• **Aim**
Return each line of the data that contains the word "viewer". Case matters.

• **The data**
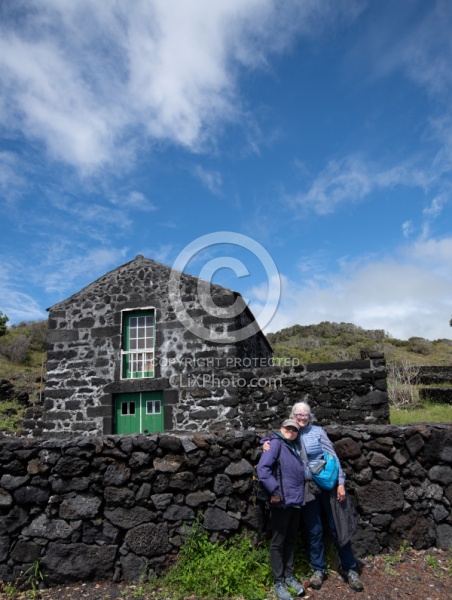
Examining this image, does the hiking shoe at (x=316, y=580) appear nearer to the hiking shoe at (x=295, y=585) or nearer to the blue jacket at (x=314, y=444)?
the hiking shoe at (x=295, y=585)

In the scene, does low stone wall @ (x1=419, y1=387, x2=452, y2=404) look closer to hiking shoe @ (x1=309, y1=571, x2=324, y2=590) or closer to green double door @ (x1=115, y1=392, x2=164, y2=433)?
green double door @ (x1=115, y1=392, x2=164, y2=433)

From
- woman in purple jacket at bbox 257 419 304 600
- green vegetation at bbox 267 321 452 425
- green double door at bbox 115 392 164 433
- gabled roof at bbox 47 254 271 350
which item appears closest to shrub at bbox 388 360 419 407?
green vegetation at bbox 267 321 452 425

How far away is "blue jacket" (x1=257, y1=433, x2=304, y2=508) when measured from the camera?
4.42 m

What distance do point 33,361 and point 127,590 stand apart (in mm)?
32686

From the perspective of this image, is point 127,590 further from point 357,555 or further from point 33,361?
point 33,361

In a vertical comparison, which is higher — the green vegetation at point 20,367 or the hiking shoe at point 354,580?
the green vegetation at point 20,367

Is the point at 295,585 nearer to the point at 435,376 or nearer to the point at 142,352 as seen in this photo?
the point at 142,352

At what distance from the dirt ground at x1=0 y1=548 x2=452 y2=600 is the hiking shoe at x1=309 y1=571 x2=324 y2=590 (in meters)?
0.05

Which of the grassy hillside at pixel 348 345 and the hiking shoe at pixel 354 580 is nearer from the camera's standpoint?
the hiking shoe at pixel 354 580

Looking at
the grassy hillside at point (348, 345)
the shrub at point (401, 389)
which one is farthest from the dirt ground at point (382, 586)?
the grassy hillside at point (348, 345)

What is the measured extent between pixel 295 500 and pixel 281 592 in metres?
0.83

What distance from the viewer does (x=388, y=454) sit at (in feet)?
17.0

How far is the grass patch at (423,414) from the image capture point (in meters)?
13.4

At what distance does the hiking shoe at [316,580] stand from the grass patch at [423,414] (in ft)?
30.1
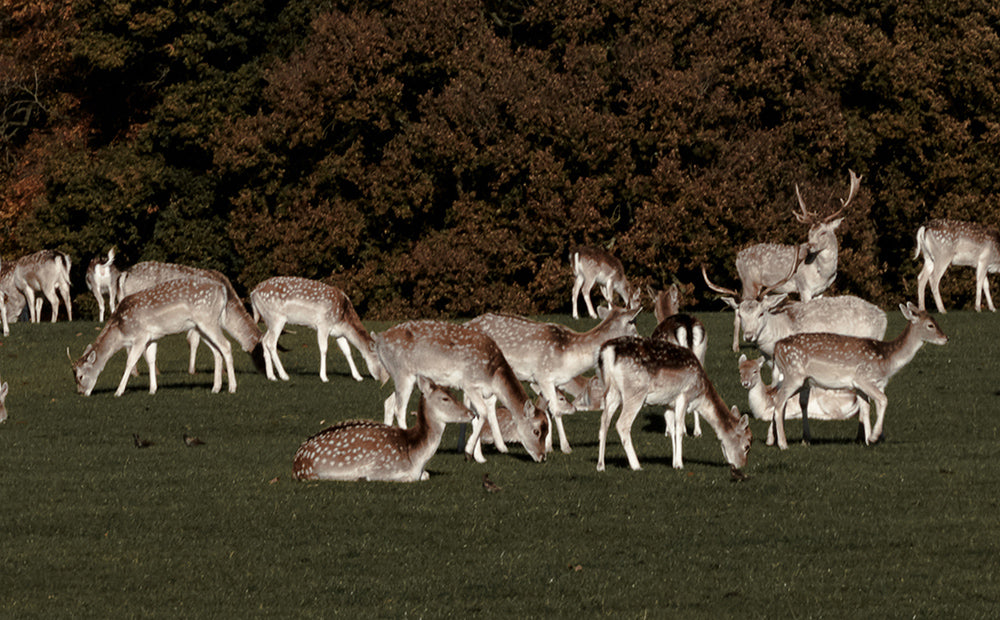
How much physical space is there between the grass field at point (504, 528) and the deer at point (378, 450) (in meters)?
0.17

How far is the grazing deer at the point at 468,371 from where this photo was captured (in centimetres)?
1204

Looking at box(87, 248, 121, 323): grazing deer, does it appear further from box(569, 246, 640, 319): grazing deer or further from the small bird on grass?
the small bird on grass

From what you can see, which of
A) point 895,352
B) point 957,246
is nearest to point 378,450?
point 895,352

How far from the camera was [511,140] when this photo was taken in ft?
106

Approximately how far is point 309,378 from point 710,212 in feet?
47.9

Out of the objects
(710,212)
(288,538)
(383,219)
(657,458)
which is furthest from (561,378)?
(383,219)

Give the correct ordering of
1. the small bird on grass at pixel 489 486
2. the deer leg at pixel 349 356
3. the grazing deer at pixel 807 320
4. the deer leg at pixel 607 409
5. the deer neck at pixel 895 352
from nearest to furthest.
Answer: the small bird on grass at pixel 489 486
the deer leg at pixel 607 409
the deer neck at pixel 895 352
the grazing deer at pixel 807 320
the deer leg at pixel 349 356

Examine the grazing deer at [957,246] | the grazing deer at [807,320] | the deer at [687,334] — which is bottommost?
the grazing deer at [957,246]

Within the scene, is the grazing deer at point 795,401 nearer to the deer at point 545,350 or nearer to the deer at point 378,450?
the deer at point 545,350

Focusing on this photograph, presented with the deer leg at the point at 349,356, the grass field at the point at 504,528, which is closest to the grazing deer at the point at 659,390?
the grass field at the point at 504,528

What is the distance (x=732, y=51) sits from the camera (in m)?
32.4

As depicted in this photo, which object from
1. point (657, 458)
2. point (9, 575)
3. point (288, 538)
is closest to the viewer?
point (9, 575)

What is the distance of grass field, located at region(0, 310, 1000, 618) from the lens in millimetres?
7926

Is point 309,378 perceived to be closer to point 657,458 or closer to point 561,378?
Answer: point 561,378
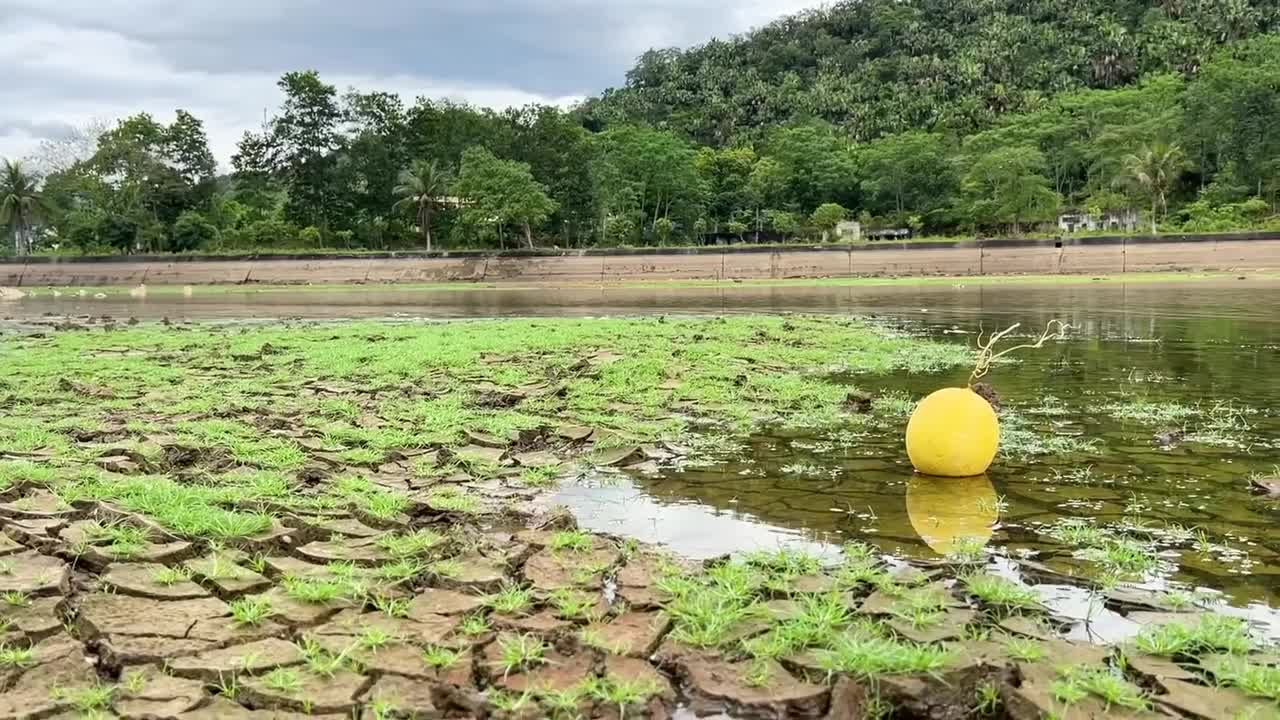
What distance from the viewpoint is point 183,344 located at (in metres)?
14.3

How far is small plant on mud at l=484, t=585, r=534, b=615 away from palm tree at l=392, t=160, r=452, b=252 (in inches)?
2236

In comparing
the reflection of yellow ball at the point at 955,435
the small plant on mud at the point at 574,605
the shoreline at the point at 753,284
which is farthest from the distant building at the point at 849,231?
the small plant on mud at the point at 574,605

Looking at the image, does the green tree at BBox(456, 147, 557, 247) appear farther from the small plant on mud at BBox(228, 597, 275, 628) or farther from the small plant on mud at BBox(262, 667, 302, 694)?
the small plant on mud at BBox(262, 667, 302, 694)

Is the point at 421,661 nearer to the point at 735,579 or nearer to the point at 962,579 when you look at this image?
the point at 735,579

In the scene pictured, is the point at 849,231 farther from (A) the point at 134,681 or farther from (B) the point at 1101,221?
(A) the point at 134,681

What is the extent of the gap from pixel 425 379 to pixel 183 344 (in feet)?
21.1

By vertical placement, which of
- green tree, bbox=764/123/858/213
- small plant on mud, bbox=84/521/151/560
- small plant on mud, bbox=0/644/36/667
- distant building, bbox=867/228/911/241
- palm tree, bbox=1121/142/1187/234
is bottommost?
small plant on mud, bbox=0/644/36/667

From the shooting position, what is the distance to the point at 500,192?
174 ft

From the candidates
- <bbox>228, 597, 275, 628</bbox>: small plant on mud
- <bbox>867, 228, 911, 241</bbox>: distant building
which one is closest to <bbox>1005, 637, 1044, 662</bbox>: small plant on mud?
<bbox>228, 597, 275, 628</bbox>: small plant on mud

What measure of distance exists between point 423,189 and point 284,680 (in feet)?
191

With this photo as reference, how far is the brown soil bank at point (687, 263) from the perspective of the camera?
39031mm

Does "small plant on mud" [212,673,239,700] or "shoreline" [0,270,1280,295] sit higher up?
"shoreline" [0,270,1280,295]

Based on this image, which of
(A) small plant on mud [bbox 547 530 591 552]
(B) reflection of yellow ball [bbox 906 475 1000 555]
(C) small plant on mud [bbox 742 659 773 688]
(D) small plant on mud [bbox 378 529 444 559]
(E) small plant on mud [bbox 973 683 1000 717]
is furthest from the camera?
(B) reflection of yellow ball [bbox 906 475 1000 555]

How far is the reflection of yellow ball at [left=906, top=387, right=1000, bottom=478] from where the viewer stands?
18.4 ft
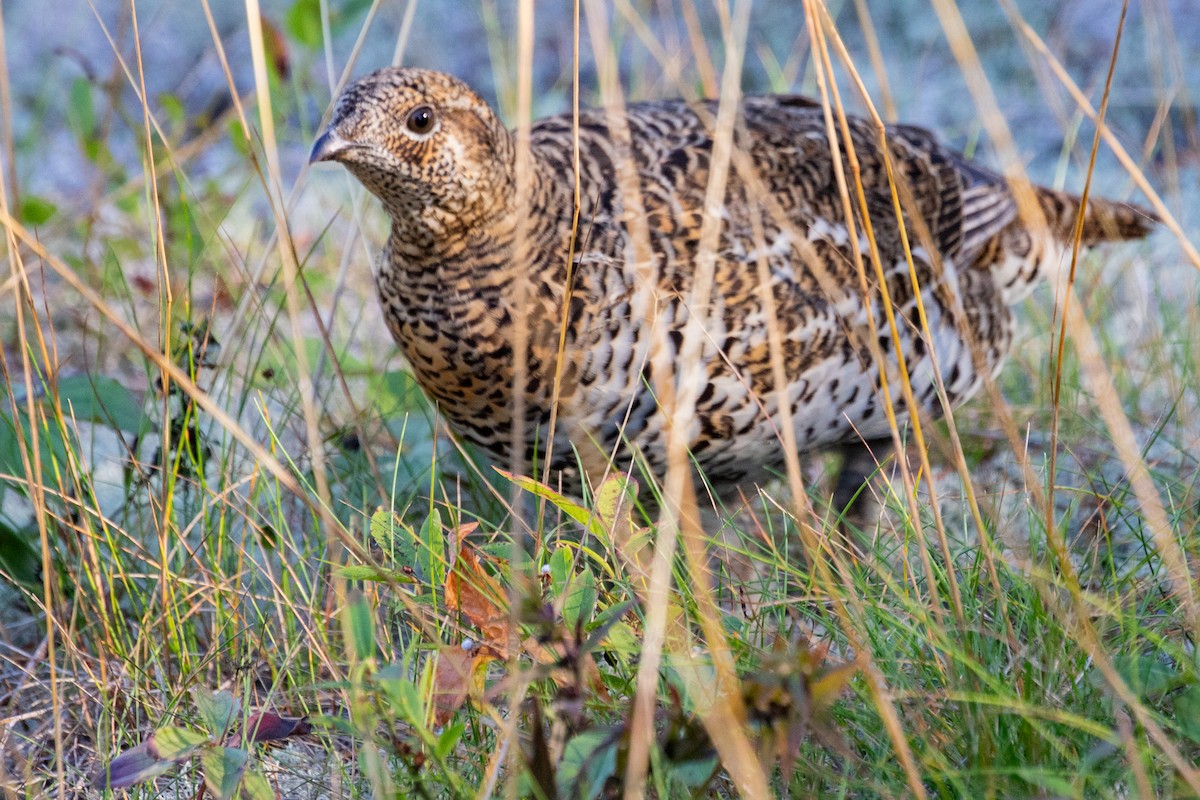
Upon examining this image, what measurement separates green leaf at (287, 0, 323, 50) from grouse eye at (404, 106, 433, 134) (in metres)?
1.02

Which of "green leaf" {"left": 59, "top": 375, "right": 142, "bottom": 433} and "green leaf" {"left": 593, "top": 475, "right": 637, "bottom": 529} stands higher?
"green leaf" {"left": 593, "top": 475, "right": 637, "bottom": 529}

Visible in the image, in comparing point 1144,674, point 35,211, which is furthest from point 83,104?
point 1144,674

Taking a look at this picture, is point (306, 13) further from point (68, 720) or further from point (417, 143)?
point (68, 720)

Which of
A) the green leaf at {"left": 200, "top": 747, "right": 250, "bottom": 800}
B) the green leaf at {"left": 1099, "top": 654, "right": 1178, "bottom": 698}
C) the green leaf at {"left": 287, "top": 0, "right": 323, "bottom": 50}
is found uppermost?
the green leaf at {"left": 287, "top": 0, "right": 323, "bottom": 50}

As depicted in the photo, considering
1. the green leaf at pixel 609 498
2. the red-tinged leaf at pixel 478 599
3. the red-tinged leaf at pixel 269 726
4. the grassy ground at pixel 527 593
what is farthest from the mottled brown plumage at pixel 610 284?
the red-tinged leaf at pixel 269 726

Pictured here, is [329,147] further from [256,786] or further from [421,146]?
[256,786]

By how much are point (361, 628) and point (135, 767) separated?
391mm

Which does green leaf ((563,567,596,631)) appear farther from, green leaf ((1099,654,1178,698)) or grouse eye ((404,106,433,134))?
grouse eye ((404,106,433,134))

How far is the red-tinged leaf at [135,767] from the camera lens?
139cm

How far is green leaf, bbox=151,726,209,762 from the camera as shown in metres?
1.41

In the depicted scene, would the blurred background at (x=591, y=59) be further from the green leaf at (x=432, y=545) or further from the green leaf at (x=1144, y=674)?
the green leaf at (x=1144, y=674)

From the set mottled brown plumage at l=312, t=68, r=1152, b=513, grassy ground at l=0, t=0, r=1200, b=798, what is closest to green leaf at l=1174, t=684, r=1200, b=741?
grassy ground at l=0, t=0, r=1200, b=798

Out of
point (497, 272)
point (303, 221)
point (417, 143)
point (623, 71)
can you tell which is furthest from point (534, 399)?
point (623, 71)

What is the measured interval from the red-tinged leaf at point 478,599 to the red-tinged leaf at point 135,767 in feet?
1.27
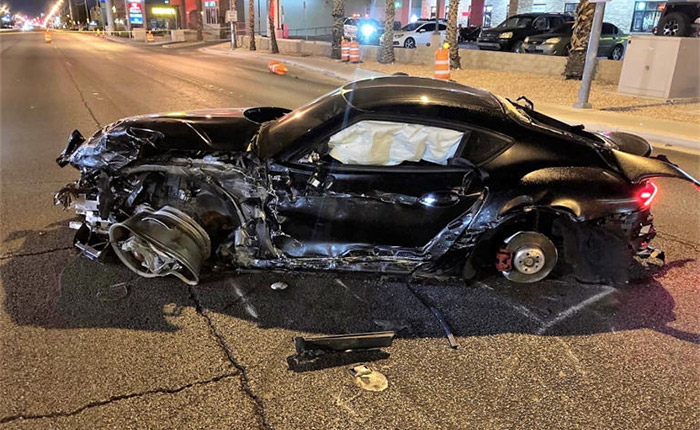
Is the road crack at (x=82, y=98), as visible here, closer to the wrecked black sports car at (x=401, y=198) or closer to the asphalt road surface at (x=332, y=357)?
the asphalt road surface at (x=332, y=357)

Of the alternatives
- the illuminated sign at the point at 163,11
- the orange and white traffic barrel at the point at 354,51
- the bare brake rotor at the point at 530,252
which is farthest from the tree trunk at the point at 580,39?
the illuminated sign at the point at 163,11

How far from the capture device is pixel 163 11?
66.1m

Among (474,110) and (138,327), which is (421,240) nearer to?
(474,110)

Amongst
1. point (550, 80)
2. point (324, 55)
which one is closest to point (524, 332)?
point (550, 80)

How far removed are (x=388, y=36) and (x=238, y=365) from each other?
19446mm

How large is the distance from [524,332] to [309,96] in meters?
10.6

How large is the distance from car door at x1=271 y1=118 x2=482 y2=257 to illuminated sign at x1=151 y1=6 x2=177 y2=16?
234 feet

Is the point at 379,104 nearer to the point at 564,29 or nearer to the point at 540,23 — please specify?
the point at 564,29

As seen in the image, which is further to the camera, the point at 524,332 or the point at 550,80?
the point at 550,80

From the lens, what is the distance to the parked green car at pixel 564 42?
1730 centimetres

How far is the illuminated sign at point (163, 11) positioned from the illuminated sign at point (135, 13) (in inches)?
114

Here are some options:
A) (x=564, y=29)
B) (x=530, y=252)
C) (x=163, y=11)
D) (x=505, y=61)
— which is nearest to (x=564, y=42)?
(x=564, y=29)

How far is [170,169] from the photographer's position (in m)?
3.81

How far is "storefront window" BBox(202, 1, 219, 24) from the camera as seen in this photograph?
52.0 meters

• **Exercise response**
What distance from the viewer does (x=388, y=454) sit at (in feet)?
is closest to the viewer?
How far is the reflection of yellow ball at [left=906, top=387, right=1000, bottom=478] from where the viewer stands?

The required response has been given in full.